Disruptions

Nov 05, 2020

When Earl Woods began to coach his young son, Tiger, he employed an interesting technique. In a game known for quiet and focus, Earl introduced noise and distraction. As this USA Today article recounts, “He tossed balls in front of Tiger while he putted. He dropped bags of clubs behind Tiger when he hit tee shots. He’d cough during the backswing.”

Why? Because disruptions happen. They happen in golf. They happen in life. They happen in business…no matter how careful you are.

Imagine you are a U.S. manufacturer, who was hoping to gain a competitive advantage by moving some of your products to the lower-labor-cost environment of East India. A week before production was set to begin, a monsoon wiped out the factory.

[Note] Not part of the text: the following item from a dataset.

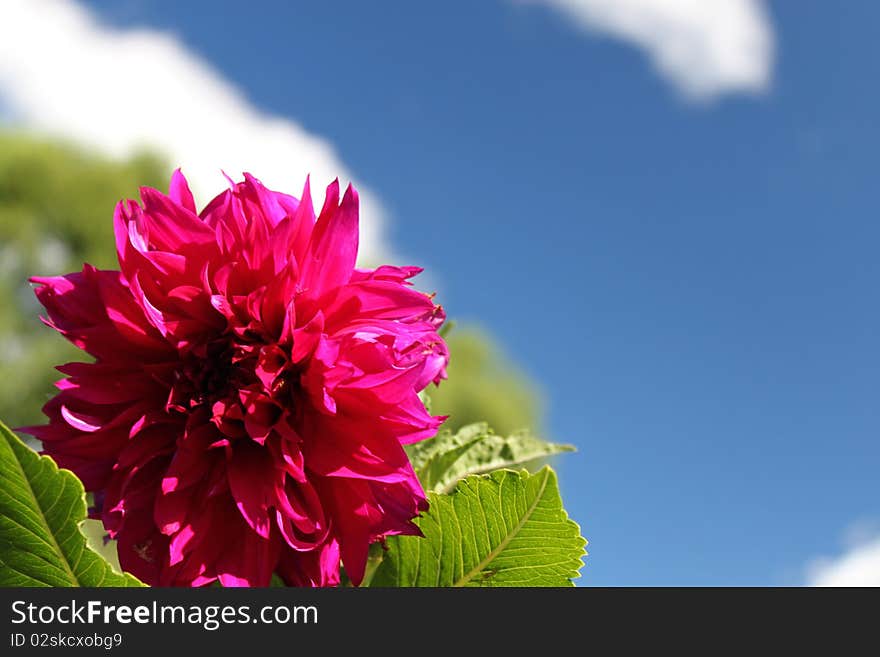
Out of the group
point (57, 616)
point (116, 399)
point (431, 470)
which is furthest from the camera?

Or, perhaps you’re a leading jewelry manufacturer who was feeling good about your position and adopted a more-of-the-same policy. But then you were stunned when you began losing share to an upstart company that was marketing jewelry through new channels such as wine bars, sporting events, and college sororities.

Maybe you’re a small, independent film company that invested your borrowed capital in a movie with a story topic no one had ever seen on the big screen before. Then you found out from Variety that a Hollywood company with far deeper pockets was coming out with a similar movie at almost the same time.

Disruptions.

The Inevitability of Disruptions

In his 1895 play, An Ideal Husband, Oscar Wilde wrote, “To expect the unexpected shows a thoroughly modern intellect.” Given the realities of today’s marketplace, we might add that such an expectation reflects not only a modern, but also a necessary intellect.

If you think you can roll out your strategy without the unexpected sooner or later impinging on it, you’re not living in the real world.

Sure, there was a time when business was largely predictable. Few competitors, slow advancing technology, and predictable markets made for reliable forecasting. Those days are gone. In the Strategy 3.0 world, disruptions are inevitable.   

Disruptions can be devastating or merely frustrating. They can be long lasting or temporary in their influence. They can come from inside or outside the organization. But one way or another, disruptions will come.

You can be the smartest person alive, and haveā€Ø the most well thought-out strategy ever, but you’re still vulnerable to disruption. Why? Because you’re not ā€Øin control of everything. None of us is. Here is a sampling of areas that regularly hand out I-didn’t-see-it-coming surprises:

  • People’s health. What if the visionary founder starts showing signs of dementia?
  • Macro economics and markets. Not even Warren Buffett has more than a minuscule influence over these. We can only react.
  • Weather. It’s tough to be an outdoor wedding organizer in the middle of the rainiest June in decades.
  • Accidents, production mistakes, and plain old bad luck. Pulping the entire print run of a book with a misspelled title on the cover is going to further slim an already anorexic profit margin.
  • Competitors. This is a big one—and the main reason that disruption is becoming more and more common these days. There are others out there who are deliberately trying to alter the playing field under your feet. One article said, “Disruptive innovations are like missiles launched at your business.” And in fact, because there is so much innovation in the world today, a pervasive entrepreneurial spirit, and social media at our fingertips, the time lag to learn and try is practically nothing. Somebody else can disrupt your strategy, or at least a part of it, overnight.

Are you scared yet?

Dealing with Disruptions

The solution to disruption is not to become fearful or fatalistic. You can, and should, keep planning. You can, and should, keep looking for ways to minimize risk. But at the same time, stay alert to what’s going on all around you.

Make sure your strategy is flexible enough to allow you to do some improvising when the unanticipated shows up at your door. And remember, disruption is not all bad. If you’re smart enough, fast enough, and agile enough, maybe you can find a way to take the new reality that has been sprung on you and turn it to your advantage.